En ce qui concerne Claude Monet, « Les Jardins de Giverny » est une toile directement inspirée par les jardins japonais. Le célèbre pont japonais surplombant les nymphéas est une référence directe aux estampes de Hiroshige qui représentent des ponts et des paysages aquatiques.
« Les Séries de Peintures » est une série de peintures de Monet, où il explore le même sujet sous différentes conditions de lumière et de saison, rappellent les séries de Hiroshige comme « Les Cinquante-trois Stations du Tōkaidō ». Cette approche systématique et répétitive pour capturer la fugacité du moment est une caractéristique partagée par les deux artistes.
Héritage et impact
Hiroshige est décédé en 1858, mais son influence perdure. Ses estampes continuent d’être célébrées pour leur beauté et leur finesse et elles sont exposées dans les musées du monde entier.
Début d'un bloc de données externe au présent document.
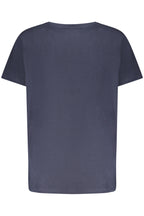 FREDDY Women T-Shirt - Blue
Son travail offre non seulement une vision esthétique du Japon de l’époque Edo, mais aussi une réflexion sur la relation entre l’homme et la nature.
Son atelier accueillait jusqu’à dix-huit élèves qui, bien que ne possédant pas son génie, achevaient certaines de ses séries. Deux de ces élèves sont devenus ses gendres, en 1845 après le décès de son fils, Hiroshige adopta son disciple Shigenobu, qui épousa sa fille Tatsu et prit le nom de Hiroshige II. Après le divorce de Shigenobu, un autre disciple, Shigemasa, épousa également la fille de Hiroshige et travailla sous le nom de Hiroshige III.
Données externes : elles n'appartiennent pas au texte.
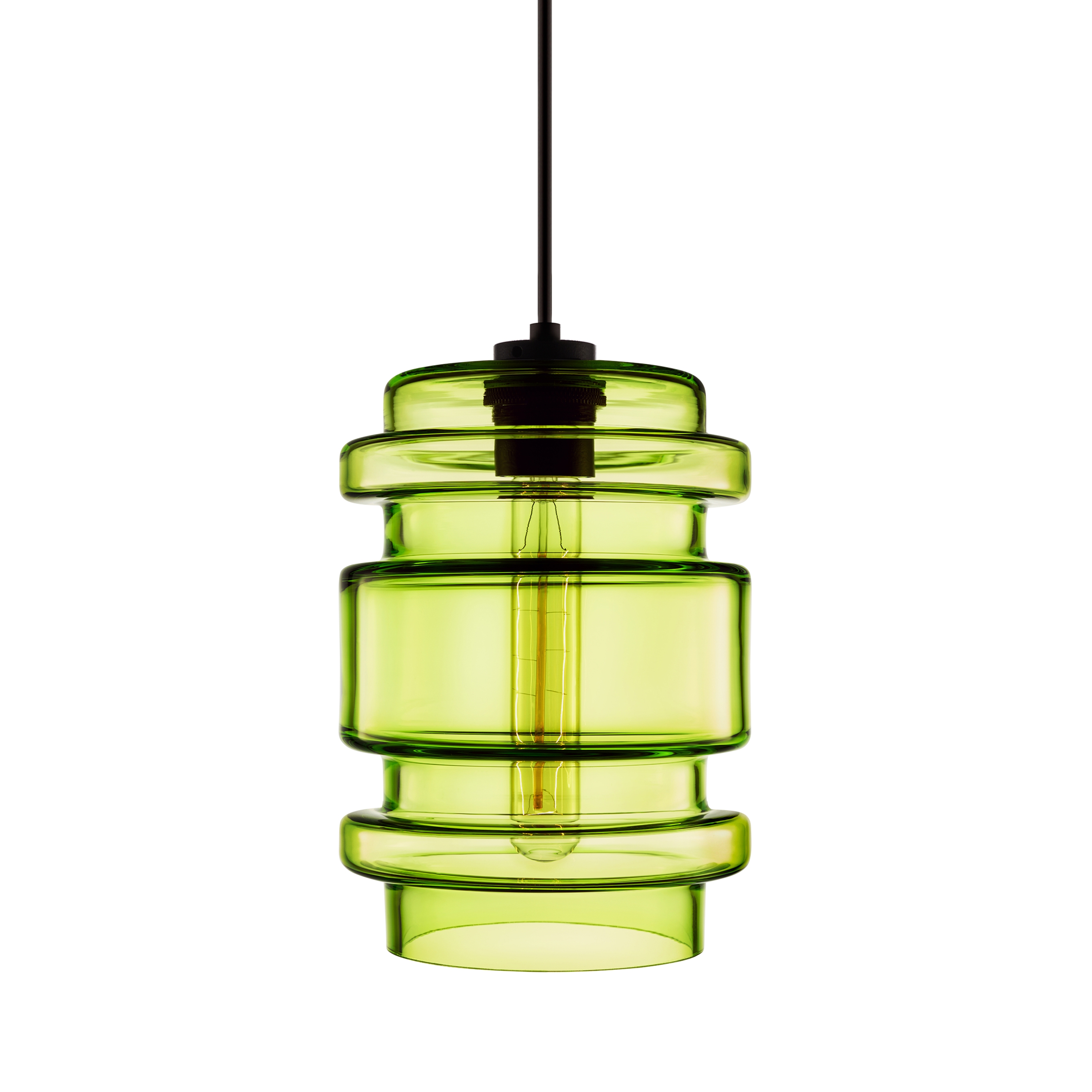 Delinea Modern Pendant Light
Utagawa Hiroshige reste une figure emblématique de l’art japonais, un poète visuel dont les œuvres captivent encore aujourd’hui. Ses estampes, avec leur composition harmonieuse et leur attention aux détails, offrent une évasion dans un monde de beauté et de tranquillité. Pour les amateurs d’art, Hiroshige est un incontournable, un artiste prolifique dont les œuvres transcendent le temps et continuent de résonner avec les spectateurs modernes.